Oltipraz and related dithiolethiones constitute an important class of chemopreventive agents that enhance the expression of
carcinogen detoxication and
antioxidant genes. Dose-response studies were undertaken to characterize the
cancer chemopreventive activities of several dithiolethiones that are at least as active as
oltipraz as inducers. Inhibition of formation of pre-neoplastic lesions and formation of
DNA adducts in livers of rats exposed to
aflatoxin B1 (AFB1) was monitored.
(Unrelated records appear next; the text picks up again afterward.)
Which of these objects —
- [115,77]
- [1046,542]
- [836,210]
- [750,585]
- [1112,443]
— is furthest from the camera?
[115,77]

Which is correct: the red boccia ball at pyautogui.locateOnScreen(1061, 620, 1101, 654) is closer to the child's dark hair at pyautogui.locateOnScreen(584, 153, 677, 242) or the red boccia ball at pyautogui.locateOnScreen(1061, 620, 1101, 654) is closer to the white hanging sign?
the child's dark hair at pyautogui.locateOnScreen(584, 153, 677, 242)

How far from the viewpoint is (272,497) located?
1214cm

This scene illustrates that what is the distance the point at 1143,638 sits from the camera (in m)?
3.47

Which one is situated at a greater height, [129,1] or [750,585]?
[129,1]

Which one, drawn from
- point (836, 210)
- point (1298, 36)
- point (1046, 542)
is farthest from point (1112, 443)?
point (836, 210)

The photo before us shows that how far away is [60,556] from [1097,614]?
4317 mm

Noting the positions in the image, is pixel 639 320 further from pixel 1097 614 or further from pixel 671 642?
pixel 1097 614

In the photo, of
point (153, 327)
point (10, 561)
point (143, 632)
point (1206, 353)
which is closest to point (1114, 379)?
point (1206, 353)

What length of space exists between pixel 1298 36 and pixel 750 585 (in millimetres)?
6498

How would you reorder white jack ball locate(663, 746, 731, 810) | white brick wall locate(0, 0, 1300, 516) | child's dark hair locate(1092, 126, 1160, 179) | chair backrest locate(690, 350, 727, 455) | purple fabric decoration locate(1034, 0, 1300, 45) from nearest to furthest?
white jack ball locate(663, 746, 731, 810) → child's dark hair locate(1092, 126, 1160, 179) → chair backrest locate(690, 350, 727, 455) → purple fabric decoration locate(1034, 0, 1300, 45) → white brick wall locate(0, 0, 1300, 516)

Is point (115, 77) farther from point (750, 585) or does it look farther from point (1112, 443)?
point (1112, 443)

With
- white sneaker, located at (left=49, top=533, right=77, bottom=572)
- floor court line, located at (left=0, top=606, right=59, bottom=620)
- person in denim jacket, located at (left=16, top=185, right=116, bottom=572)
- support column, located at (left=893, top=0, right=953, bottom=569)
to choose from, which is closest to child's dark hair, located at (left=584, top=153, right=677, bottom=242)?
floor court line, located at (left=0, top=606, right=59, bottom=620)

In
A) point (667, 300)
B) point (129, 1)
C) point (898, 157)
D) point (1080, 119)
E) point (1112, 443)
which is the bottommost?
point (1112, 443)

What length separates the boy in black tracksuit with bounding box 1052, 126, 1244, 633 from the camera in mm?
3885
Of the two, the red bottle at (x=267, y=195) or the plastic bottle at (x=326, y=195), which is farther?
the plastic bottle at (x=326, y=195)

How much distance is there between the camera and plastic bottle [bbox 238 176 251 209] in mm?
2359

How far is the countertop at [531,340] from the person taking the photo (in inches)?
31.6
In the
tumorigenesis experiment, the dithiolethiones were orally gavaged 3 days/week for 3 successive weeks and at four doses ranging from 0.03 to 0.3 mmol/kg body wt. AFB1 was gavaged beginning 1 week after the start of the dithiolethiones and for two successive weeks. The burden of AFB1-induced putative pre-neoplastic lesions (
glutathione S-transferase-placental
isoform positive foci) was quantified by light microscopy. Reduction in AFB-
DNA adduct burden was assessed 24 h following the first dose of AFB1. Both the parent
1,2-dithiole-3-thione (D3T) and its 5-tert-butyl derivative were more potent inhibitors than
oltipraz against these endpoints, while two of the seven tested analogs were slightly less inhibitory. D3T, the most potent dithiolethione of this series, was examined by microarray analysis for induction of hepatic genes at an intermediate chemopreventive dose (0.1 mmol/kg). Transcript levels of eight genes, including two known to detoxify
aflatoxin, namely,
glutathione S-transferase A5 (GSTA5) and AFB1
aldehyde reductase (AFAR) were elevated. Western analysis indicated that induction of hepatic GSTA5 and AFAR were directly related to the dose of D3T. At the highest dose of D3T (0.3 mmol/kg),
protein levels of GSTA5 and AFAR were induced by 7- and 27-fold, respectively. While efficacy in humans has yet to be tested, D3T is clearly more potent than
oltipraz and serves as a useful
molecular probe for determining the key events associated with protection by this class of agents.